RailwayTurkey: Türkiye'de düşündüğünüz yeni projeler var mı? Varsa neler, bahseder misiniz?
Andrew DeLeone: Hem şehir içi hem de ana hat müşterileri için küresel pazarı ve fırsatları çok yakından takip ediyoruz. Türkiye’de birçok şehirde yeni metro hatlarına büyük yatırımlar yapılmakta olup 2023 yılına kadar 5 bin 500 km'lik ilave hızlı ve yüksek hızlı demiryolu hatları inşa edilmesi hedeflenmektedir. Türkiye'de demiryolunu hızla dönüştürmeye yönelik büyük çalışmalarımız var. 1950'lerden bu yana Türk demiryolu sektörünün güvenilir bir ortağı olarak, son derece heyecanlıyız ve yenilikçi ve çevre dostu çözümler tasarlayarak ve sunarak ortaklarımızı sürdürülebilir ulaşım sistemlerine geçişlerinde desteklemeye kararlıyız. Türkiye bizim için önemli bir ülke ve ülkeye yatırım yapmaya devam edeceğiz.
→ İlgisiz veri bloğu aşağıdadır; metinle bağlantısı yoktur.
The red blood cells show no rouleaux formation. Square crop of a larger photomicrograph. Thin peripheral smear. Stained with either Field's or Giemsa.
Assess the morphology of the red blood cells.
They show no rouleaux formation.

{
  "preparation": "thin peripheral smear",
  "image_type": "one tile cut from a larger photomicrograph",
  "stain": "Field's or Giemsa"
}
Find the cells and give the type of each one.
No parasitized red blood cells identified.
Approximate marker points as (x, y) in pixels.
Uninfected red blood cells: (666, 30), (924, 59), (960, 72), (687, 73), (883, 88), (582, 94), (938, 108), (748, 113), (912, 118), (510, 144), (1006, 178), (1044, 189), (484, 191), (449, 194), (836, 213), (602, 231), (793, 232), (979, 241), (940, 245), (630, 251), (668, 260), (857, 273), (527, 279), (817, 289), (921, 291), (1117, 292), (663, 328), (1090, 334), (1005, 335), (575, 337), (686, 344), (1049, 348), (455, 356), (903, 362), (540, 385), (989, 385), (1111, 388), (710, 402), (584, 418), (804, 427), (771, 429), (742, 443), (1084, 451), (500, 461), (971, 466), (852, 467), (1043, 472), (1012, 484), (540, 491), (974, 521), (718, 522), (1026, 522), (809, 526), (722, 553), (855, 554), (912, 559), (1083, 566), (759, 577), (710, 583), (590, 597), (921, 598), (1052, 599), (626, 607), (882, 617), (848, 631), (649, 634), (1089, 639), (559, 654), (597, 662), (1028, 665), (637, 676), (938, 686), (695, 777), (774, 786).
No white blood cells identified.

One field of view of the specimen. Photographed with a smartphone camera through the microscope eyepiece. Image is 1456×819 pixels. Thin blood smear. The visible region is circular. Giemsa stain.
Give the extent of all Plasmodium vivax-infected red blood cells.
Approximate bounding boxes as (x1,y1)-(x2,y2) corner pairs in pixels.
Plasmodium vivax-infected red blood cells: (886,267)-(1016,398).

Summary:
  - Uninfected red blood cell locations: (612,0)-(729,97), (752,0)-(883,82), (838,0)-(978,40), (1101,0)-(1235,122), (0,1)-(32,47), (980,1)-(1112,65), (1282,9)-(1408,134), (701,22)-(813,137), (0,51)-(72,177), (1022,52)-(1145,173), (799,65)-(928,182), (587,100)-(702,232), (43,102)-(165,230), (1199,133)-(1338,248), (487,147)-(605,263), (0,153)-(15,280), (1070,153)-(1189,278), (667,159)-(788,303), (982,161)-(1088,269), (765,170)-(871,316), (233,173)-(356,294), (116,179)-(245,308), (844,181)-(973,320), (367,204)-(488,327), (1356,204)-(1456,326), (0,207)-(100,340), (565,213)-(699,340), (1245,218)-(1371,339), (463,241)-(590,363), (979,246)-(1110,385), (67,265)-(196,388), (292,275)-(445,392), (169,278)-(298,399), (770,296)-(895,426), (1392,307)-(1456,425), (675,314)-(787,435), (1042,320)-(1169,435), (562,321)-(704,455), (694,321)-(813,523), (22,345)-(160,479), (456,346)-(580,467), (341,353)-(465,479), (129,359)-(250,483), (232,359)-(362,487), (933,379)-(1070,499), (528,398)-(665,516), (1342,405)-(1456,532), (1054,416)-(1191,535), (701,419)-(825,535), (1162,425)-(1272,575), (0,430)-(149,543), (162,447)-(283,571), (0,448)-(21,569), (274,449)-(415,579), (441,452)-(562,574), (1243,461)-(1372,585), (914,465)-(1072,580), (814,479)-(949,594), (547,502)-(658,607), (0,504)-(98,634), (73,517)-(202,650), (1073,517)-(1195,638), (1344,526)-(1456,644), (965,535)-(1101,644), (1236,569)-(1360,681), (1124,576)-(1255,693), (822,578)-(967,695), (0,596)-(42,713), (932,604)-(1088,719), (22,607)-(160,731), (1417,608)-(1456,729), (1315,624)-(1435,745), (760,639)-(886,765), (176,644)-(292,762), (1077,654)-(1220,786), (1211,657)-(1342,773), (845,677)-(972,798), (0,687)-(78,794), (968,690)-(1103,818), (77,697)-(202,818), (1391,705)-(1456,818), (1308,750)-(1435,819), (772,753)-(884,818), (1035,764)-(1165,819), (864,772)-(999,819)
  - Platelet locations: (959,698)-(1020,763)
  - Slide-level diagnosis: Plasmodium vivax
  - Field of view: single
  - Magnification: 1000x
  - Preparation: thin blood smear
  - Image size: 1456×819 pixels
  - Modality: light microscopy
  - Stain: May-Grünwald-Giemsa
Daha önce de belirttiğim gibi, ister istihdam yaratma, isterse bilgi aktarımı yoluyla olsun, yerel ekonomileri destekleyen uzun vadeli ortaklıklara değer veriyoruz ve bunu Türkiye'de de yapmaya kararlıyız. Özellikle yerel Türk yetenekleri için fırsatlar yaratmak istiyoruz. Afrika, Orta Doğu ve Orta Asya'yı (AMECA) kapsayan bölge çapındaki projelerimizin birçoğu, Türkiye merkezli ekiplerimiz tarafından yönetilip, bölgede sinyalizasyon ve sistem projeleri merkezi olarak faaliyet gösteren büyük bir varlığa sahibiz.